Al telefono il presidente del Niger Mohamed Bazoum sembra su di morale anche se la sua situazione rimane precaria. È chiuso nella sua residenza con moglie e figlio, senza corrente elettrica (il che significa soprattutto senza aria condizionata in un paese torrido).

Le porte sono sbarrate dall’esterno dalla guardia presidenziale che doveva proteggerlo e invece si è ribellata il 26 luglio scorso, per ordine del generale Abderrahmane Tchiani. Bazoum dice di ricevere continue telefonate dai leader occidentali e dai suoi pari africani, che stanno pensando a come risolvere l’ennesimo colpo di stato africano.

C’è molta solidarietà ma anche molta incertezza sul da farsi. La spirale iniziata in Mali e proseguita con Guinea, Burkina e ora Niger, sta preoccupando un po’ tutti e per diverse ragioni.

Gli europei vedono andare in fumo gli accordi per il contenimento delle migrazioni, particolarmente efficaci con Niamey fin dal presidente precedente Mamadou Issoufou.

Gli africani sono invece preoccupati per la tenuta della democrazia nel continente: ogni fallimento aumenta lo spazio per poteri alternativi come il jihadismo. Gli americani non vorrebbero che venisse meno la lotta al terrorismo islamista, particolarmente forte nel Sahel.

La Cina è impensierita dagli ostacoli al commercio che le instabilità africane possono provocare. La guerra in Ucraina aumenta i rischi causando penurie ma anche strumentalizzazioni come quelle della Wagner.

Se in Africa prevale il caos, le conseguenze saranno negative un po’ per tutti con fenomeni disordinati non del tutto prevedibili. Al telefono il presidente Bazoum afferma ancora di sperare in una soluzione per il golpe che definisce «opportunistico e di pura convenienza». Non c’erano ragioni impellenti per poter anche lontanamente giustificare l’intervento dei militari.

L’Ecowas

Cosa farà la comunità internazionale e soprattutto la regionale africana Ecowas? Alcuni spingono per l’intervento militare ma la maggioranza degli stati membri sono scettici: un’operazione offensiva di questo tipo non è mai stata provata in Africa e anche altrove non ha dato quasi mai buoni risultati.

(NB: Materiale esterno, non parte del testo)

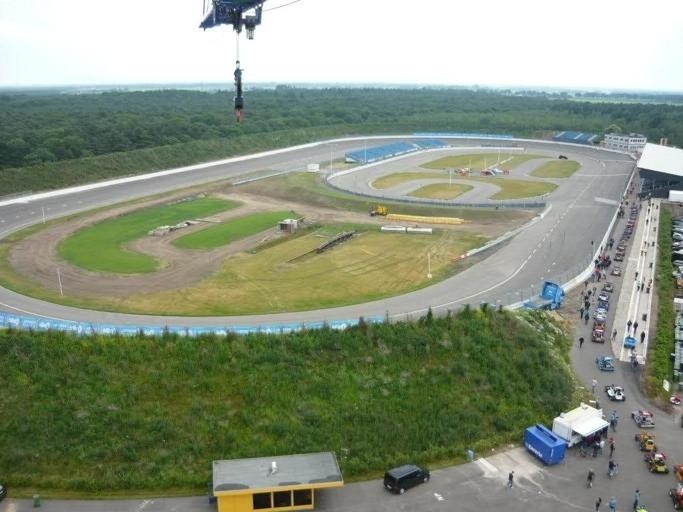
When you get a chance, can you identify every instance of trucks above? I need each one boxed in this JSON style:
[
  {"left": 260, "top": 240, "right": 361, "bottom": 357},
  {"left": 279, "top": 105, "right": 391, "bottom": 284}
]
[{"left": 523, "top": 281, "right": 564, "bottom": 310}]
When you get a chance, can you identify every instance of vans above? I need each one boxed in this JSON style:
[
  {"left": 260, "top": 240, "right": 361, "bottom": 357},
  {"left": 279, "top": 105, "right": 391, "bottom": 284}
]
[{"left": 384, "top": 465, "right": 429, "bottom": 494}]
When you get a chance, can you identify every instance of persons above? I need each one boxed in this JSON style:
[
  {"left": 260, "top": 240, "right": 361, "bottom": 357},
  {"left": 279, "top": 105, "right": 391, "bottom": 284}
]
[
  {"left": 578, "top": 436, "right": 587, "bottom": 458},
  {"left": 605, "top": 496, "right": 617, "bottom": 512},
  {"left": 577, "top": 181, "right": 661, "bottom": 370},
  {"left": 633, "top": 488, "right": 641, "bottom": 509},
  {"left": 634, "top": 504, "right": 648, "bottom": 512},
  {"left": 465, "top": 447, "right": 474, "bottom": 463},
  {"left": 593, "top": 496, "right": 601, "bottom": 512},
  {"left": 590, "top": 409, "right": 620, "bottom": 478},
  {"left": 590, "top": 376, "right": 598, "bottom": 395},
  {"left": 506, "top": 470, "right": 514, "bottom": 490},
  {"left": 586, "top": 467, "right": 595, "bottom": 488}
]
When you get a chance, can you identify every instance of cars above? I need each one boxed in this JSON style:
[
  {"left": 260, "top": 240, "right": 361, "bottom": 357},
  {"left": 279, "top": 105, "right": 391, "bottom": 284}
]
[
  {"left": 671, "top": 204, "right": 683, "bottom": 288},
  {"left": 0, "top": 485, "right": 6, "bottom": 500}
]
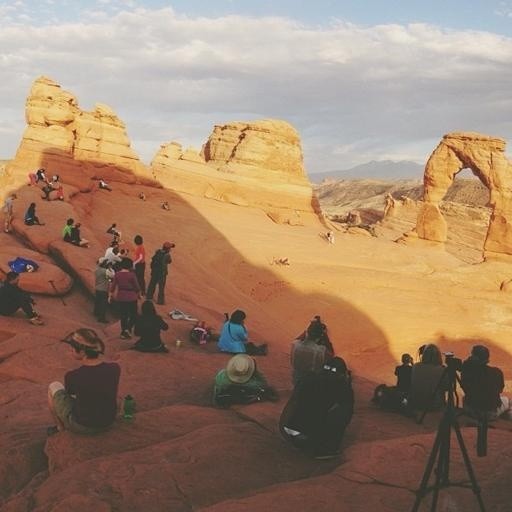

Al di là della retorica e della propaganda, spostare gli eserciti necessita di una logistica che nessuno possiede, nemmeno i militari nigeriani. Prova ne siano le difficoltà che questi ultimi continuano ad avere nel contrasto ai Boko Haram.

Sono forse i ciadiani ad avere l’esercito più efficiente, anche se hanno già fatto sapere che non interverranno: dalla morte del presidente Idriss Deby preferiscono concentrarsi sui loro problemi interni.

I golpisti organizzano manifestazioni di sostegno alla loro giunta, non difficili da predisporre, e fanno sventolare bandiere russe. È probabile che il primo interesse di Tchiani sia in realtà quello di essere riconosciuto come interlocutore. Per questo sta provocando la comunità internazionale che deve ancora decidere se iniziare a dialogarci e come farlo.